Long before I was old enough to decide what I wanted my life to be about, I was set on a path of other’s choosing: marriage, kids, Catholic. I took that assignment to heart. Focused like a laser beam. Ironically, I believe that it’s because marriage and a conventional family was my prime directive that I ended up becoming roadkill on that path. My point is twofold: don’t let me or anyone else tell you what your life should look like. Maybe college isn’t for you, maybe marriage isn’t something that appeals to you, maybe it is! Keep exploring until you find a direction that fits your own values and priorities. As long as you’re paying your bills and you’re not hurting anyone including yourself, knock yourself out! Go wild! Do whatever feels right. And if you don’t know where you want to be, go where you’re needed to start with. I love you forever no matter what you do.
When you’re in a disagreement with someone or feel you’ve been wronged, it’s helpful to remember who the other person is. Are they someone of integrity? (If they’re your friend I bet they are.)
Remember then, that even though they may have done something to hurt you, they were likely believed their actions were doing (or at least trying to do) the right thing.
People sometimes get it wrong. Or they don’t have all the facts. Or their mind is just somewhere else.

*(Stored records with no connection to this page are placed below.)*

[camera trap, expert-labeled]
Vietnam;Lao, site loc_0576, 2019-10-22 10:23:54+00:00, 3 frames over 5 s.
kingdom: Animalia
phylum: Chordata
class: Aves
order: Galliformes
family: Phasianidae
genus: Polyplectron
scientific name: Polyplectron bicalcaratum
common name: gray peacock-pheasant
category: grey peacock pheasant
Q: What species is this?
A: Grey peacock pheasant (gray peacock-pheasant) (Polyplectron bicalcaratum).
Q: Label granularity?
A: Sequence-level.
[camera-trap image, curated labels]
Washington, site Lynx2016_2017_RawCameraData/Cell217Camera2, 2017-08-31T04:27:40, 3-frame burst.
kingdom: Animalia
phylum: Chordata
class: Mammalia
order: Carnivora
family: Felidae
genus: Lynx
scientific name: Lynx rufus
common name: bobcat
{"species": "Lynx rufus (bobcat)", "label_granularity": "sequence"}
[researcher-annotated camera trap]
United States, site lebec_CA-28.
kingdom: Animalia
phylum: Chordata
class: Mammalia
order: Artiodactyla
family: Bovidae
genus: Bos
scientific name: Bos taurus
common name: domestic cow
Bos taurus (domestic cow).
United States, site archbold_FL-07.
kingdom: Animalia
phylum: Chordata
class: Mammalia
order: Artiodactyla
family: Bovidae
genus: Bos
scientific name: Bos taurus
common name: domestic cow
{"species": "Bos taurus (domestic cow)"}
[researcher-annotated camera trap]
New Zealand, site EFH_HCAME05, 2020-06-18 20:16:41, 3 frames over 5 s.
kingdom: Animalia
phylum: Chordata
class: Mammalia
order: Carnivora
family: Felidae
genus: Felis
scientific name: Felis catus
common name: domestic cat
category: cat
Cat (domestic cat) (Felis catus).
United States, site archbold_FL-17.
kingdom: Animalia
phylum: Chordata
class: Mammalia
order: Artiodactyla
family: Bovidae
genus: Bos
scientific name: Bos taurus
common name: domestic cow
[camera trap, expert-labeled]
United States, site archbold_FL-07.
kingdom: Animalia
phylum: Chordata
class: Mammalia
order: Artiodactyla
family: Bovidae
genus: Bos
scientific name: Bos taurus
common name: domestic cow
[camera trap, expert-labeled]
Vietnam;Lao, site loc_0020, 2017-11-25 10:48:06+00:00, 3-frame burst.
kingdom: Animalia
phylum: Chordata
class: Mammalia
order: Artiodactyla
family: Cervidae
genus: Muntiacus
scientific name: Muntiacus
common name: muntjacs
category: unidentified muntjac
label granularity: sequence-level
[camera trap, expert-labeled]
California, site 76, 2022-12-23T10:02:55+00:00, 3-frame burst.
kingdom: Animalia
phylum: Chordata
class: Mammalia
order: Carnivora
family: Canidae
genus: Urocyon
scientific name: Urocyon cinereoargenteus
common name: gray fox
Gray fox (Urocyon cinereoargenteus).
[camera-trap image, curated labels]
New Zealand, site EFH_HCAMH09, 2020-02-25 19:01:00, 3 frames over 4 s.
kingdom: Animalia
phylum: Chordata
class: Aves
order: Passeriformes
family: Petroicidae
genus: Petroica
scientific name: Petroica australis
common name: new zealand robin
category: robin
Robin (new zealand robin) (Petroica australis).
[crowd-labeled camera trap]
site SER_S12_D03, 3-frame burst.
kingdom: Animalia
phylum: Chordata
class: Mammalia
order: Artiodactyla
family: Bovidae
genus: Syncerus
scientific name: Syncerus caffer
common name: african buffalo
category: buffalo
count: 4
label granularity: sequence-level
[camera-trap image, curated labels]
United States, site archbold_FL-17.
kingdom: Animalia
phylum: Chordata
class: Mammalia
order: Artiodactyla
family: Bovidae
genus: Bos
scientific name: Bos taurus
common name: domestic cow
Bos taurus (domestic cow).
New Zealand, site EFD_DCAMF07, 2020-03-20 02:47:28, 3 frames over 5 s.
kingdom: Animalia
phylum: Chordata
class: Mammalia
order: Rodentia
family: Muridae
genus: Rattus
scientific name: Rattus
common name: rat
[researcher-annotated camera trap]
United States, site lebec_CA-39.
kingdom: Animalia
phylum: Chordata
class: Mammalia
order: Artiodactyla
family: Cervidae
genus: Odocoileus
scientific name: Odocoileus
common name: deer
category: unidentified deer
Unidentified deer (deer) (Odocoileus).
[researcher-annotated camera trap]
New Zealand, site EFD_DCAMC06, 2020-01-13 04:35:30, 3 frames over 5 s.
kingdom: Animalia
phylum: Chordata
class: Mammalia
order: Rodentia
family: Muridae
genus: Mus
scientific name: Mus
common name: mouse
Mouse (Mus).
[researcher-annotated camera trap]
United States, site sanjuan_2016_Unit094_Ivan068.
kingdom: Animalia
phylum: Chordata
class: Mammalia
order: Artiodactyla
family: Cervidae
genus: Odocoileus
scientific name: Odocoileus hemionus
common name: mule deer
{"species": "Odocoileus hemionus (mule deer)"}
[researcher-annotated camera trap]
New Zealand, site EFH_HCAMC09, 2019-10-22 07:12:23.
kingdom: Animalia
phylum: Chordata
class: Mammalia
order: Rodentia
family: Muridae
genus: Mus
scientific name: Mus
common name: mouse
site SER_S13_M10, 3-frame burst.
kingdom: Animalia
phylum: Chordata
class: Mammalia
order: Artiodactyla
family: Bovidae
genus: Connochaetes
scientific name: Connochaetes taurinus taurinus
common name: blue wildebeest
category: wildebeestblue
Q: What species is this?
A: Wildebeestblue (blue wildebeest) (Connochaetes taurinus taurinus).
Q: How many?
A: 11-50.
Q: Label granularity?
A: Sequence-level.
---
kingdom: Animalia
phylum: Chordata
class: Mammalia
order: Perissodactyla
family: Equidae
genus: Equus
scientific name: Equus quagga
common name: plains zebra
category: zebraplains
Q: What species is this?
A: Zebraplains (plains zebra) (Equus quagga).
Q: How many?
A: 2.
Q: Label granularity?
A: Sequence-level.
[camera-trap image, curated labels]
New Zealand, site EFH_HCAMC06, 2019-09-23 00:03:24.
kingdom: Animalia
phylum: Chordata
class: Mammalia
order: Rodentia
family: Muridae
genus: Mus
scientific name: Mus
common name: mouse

The pain you may feel from a perceived slight is probably not intentional, but even if it is, try to forgive and let it go. We’re all just doing the best we can.
“Fitting in” requires that we change who we are to fit someone else’s idea. True “belonging” never asks us to change who we are, it demands that we be who we are. - Brene Brown
Have fun at parties! Mingle, dance, participate in the good energy. But if there’s drinking to excess, someone needs to be lifeguard. Young people don’t know how dangerous alcohol can be. And sadly, someone needs to be bodyguard. Men often try to take advantage of intoxicated women.
“In the middle of the pain you didn’t cause, the change you didn’t want, the reality you didn’t know was coming . . . your life can still be beautiful.” Lysa TerKeurst
Watch awards shows (Oscars, Grammy's, Tony's, ESPY's, Image Awards and CNN Heroes awards.) Be a part of your times, appreciate others' accomplishments. Be inspired.
Research says working with your hands is good for your mind and spirit. Even if it’s just folding laundry or doing yard work. Let’s find a hobby u might like working with your hands.
Drunken shenanigans are part of life when you’re in college, etc. but it gets old fast.
That kind of behavior as an adult is just sad. Drink responsibly. Don’t make an $@!#% out of yourself. I recommend this rule: Don’t have more than one drink at a work function.
Zero-cost method to reaching your goals (academic, career, fitness and health): Get up an hour earlier.
You’ll be amazed how much you can get done and how “on top of it” you feel.
Adopting a “do it right now” mentality has done wonders for my self-discipline. Something on the floor? Grab it right now. Thinking about cooking later? Cook right now. Laundry finished? Put them up right now. Home from a trip? Unpack right then. It’s the small things.
Fact: when you drink to excess you are significantly more likely to cause harm to someone or be harmed yourself. Being drunk means surrendering your ability to keep yourself and others safe.
Your life is way bigger than one relationship. Or one grade, or one job, or one choice, or one event, or one gift. Make room for all of it even when some of it will most certainly hurt.
Change “I need to” to “this matters because”. Instead of “I need to walk the dog” say “it matters that I walk the dog because he needs exercise and to check p-mail.” (Helps!)